A B tree of order m contains all the properties of an M way tree. In addition, it contains the following properties.
- Every node in a B-Tree contains at most m children.
- Every node in a B-Tree except the root node and the leaf node contain at least m/2 children.
- The root nodes must have at least 2 nodes.
- All leaf nodes must be at the same level.
It is not necessary that, all the nodes contain the same number of children but, each node must have m/2 number of nodes.
A B tree of order 4 is shown in the following image.
While performing some operations on B Tree, any property of B Tree may violate such as number of minimum children a node can have. To maintain the properties of B Tree, the tree may split or join.
Searching in B Trees is similar to that in Binary search tree. For example, if we search for an item 49 in the following B Tree. The process will something like following :
- Compare item 49 with root node 78. since 49 < 78 hence, move to its left sub-tree.
- Since, 40<49<56, traverse right sub-tree of 40.
- 49>45, move to right. Compare 49.
- match found, return.
Searching in a B tree depends upon the height of the tree. The search algorithm takes O(log n) time to search any element in a B tree.
Insertions are done at the leaf node level. The following algorithm needs to be followed in order to insert an item into B Tree.
- Traverse the B Tree in order to find the appropriate leaf node at which the node can be inserted.
- If the leaf node contain less than m-1 keys then insert the element in the increasing order.
- Else, if the leaf node contains m-1 keys, then follow the following steps.
- Insert the new element in the increasing order of elements.
- Split the node into the two nodes at the median.
- Push the median element upto its parent node.
- If the parent node also contain m-1 number of keys, then split it too by following the same steps.
Insert the node 8 into the B Tree of order 5 shown in the following image.
8 will be inserted to the right of 5, therefore insert 8.
The node, now contain 5 keys which is greater than (5 -1 = 4 ) keys. Therefore split the node from the median i.e. 8 and push it up to its parent node shown as follows.
Deletion is also performed at the leaf nodes. The node which is to be deleted can either be a leaf node or an internal node. Following algorithm needs to be followed in order to delete a node from a B tree.
- Locate the leaf node.
- If there are more than m/2 keys in the leaf node then delete the desired key from the node.
- If the leaf node doesn’t contain m/2 keys then complete the keys by taking the element from eight or left sibling.
- If the left sibling contains more than m/2 elements then push its largest element up to its parent and move the intervening element down to the node where the key is deleted.
- If the right sibling contains more than m/2 elements then push its smallest element up to the parent and move intervening element down to the node where the key is deleted.
If the the node which is to be deleted is an internal node, then replace the node with its in-order successor or predecessor.
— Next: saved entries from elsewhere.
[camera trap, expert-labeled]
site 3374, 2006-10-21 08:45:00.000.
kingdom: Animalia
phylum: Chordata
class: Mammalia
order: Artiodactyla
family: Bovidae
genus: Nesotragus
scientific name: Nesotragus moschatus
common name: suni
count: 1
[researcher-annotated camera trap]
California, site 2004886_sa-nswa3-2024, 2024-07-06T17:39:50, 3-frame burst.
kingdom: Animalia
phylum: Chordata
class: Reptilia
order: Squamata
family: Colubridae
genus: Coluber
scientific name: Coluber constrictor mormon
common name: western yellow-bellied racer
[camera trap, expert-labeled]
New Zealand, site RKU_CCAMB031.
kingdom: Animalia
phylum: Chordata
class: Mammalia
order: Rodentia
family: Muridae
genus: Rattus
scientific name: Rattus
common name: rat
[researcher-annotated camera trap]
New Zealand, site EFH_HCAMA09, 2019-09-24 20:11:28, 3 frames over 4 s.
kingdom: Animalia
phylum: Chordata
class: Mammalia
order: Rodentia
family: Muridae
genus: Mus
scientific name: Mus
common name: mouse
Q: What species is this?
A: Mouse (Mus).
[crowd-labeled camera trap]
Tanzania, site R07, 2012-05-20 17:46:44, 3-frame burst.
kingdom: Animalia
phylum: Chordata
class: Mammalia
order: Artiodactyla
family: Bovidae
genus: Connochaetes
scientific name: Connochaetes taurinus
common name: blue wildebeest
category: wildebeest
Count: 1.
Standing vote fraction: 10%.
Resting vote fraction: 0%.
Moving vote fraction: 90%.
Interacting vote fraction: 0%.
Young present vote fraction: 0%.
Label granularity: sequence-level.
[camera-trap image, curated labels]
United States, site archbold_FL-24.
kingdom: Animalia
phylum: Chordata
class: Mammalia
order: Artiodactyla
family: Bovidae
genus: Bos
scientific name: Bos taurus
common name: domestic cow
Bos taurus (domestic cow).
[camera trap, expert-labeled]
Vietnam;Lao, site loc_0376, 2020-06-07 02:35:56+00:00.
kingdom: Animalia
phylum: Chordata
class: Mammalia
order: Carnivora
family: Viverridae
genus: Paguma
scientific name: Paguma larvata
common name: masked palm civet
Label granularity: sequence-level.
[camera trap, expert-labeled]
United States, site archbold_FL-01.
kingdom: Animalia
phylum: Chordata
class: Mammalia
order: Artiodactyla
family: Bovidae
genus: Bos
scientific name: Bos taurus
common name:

Since, successor or predecessor will always be on the leaf node hence, the process will be similar as the node is being deleted from the leaf node.
Delete the node 53 from the B Tree of order 5 shown in the following figure.
53 is present in the right child of element 49. Delete it.
Now, 57 is the only element which is left in the node, the minimum number of elements that must be present in a B tree of order 5, is 2. it is less than that, the elements in its left and right sub-tree are also not sufficient therefore, merge it with the left sibling and intervening element of parent i.e. 49.
The final B tree is shown as follows.
Application of B tree
B tree is used to index the data and provides fast access to the actual data stored on the disks since, the access to value stored in a large database that is stored on a disk is a very time consuming process.
Searching an un-indexed and unsorted database containing n key values needs O(n) running time in worst case. However, if we use B Tree to index this database, it will be searched in O(log n) time in worst case.